One of the initial steps to financial adulthood is getting your first credit card. Knowing you are “approved” means you have money at your fingertips.
Before you rush out and start using it, let’s talk about how credit works and why it’s so important to be smart with your spending, and financially responsible.
First off, know whatever you do from the minute you get your first credit card, you are making footprints in the financial world that will be monitored and tracked for the next seven years, and in some cases, the rest of your life.
That is a good thing. If you are good with using your credit, it could help you if you need a loan to get a car, a house, better insurance rates, loans, and other perks down the road.
However, on the other hand, if you make some mistakes or do not use your credit wisely, it could hurt your ability to get a job, get an apartment, or even get other credit.
What is credit?
It means someone with money (like a bank, department store, auto dealership, etc.) wants to let you use their money and in return, they are going to charge you interest (extra money) to use it. That’s sometimes called the cost of money.
Credit is great for emergencies or short-term goals when you don’t have the cash on hand.
You will pay interest as well as paying back the money you are using in monthly installments, or in one lump sum, depending on your financial situation. Some creditors (the people who are letting you use their money) will tell you how long you’ll make the payments. Some will let you use and reuse the money indefinitely if you are making payments.
Paying on time.
Since creditors want you to take the repayment seriously, they will report your on-time payments to a credit reporting agency like Equifax, Experian or TransUnion. These agencies open a file based on your name and social security number. Every time you make a payment, they add that information to your file. Over time, these payments become part of your credit history.

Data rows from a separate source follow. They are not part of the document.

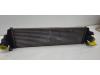 Ford Focus 4 Wagon 1.0 Ti-VCT EcoBoost 12V 100 Echangeur air (Intercooler)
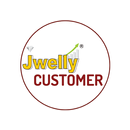 Jwelly Customer | Jewellery Ma-APK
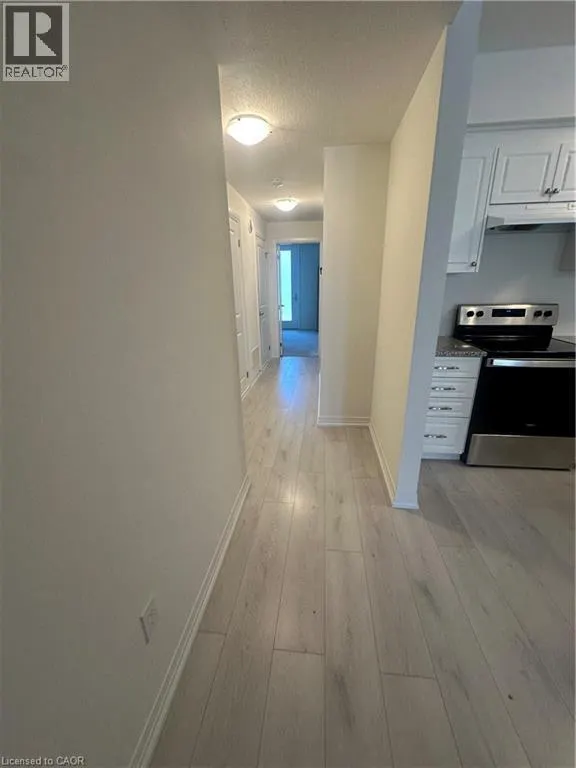 261 WOODBINE Avenue Unit# E11, #E11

Your credit history is assigned a number value from 300 to 850, and the higher the score, the better your credit rating is. A higher credit rating/score will get you all those benefits mentioned above.

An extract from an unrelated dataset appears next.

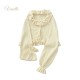 Vcastle Gem Candy Long Sleeve Cardigan(Pre-Order/4 Colours/Full Payment Without Shipping)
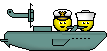 submarine Slack emoji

Every time you miss a payment or pay late, it is reported, too. Your credit rating takes a hit. Every time you apply for more credit, it is reported to the credit agency, too. This could also lower your credit score if you make too many tries in a short time. This makes creditors nervous. They wonder why you are trying so hard to get credit and if you are going to be responsible with it.
If you run into some financial trouble and can’t make payments, call your creditors right away and let them know. If you stop making payments, your accounts are referred to debt collectors whose sole job is to collect the payments from you. You’ll start getting charged late fees, and your credit score will drop.
If you are missing car payments, for example, the creditor may repossess it (take it back). If it’s a house, the lender will foreclose on it. These very serious life-changing credit events can prevent you from getting more credit for years.
Protecting your credit.
It’s your job to make sure you don’t let anyone else use your credit or accidentally get access to your credit, like leaving your credit cards where people can see them or take them. If using your credit card online, make sure you use strong passwords and usernames that no one can guess. If anyone ever asks you for your account numbers and you don’t know why they need them, don’t tell them.
Before you apply for your first credit card, car loan or even mortgage, it’s important to talk to a professional about your budget. They can help advise you on next steps. A good place to start is at your bank. Advisors will talk to you about what your credit looks like and if you should request credit.
Above all, take your new credit seriously. It is a path to financial growth and freedom but, when used incorrectly, can be hurdle to a secure financial life.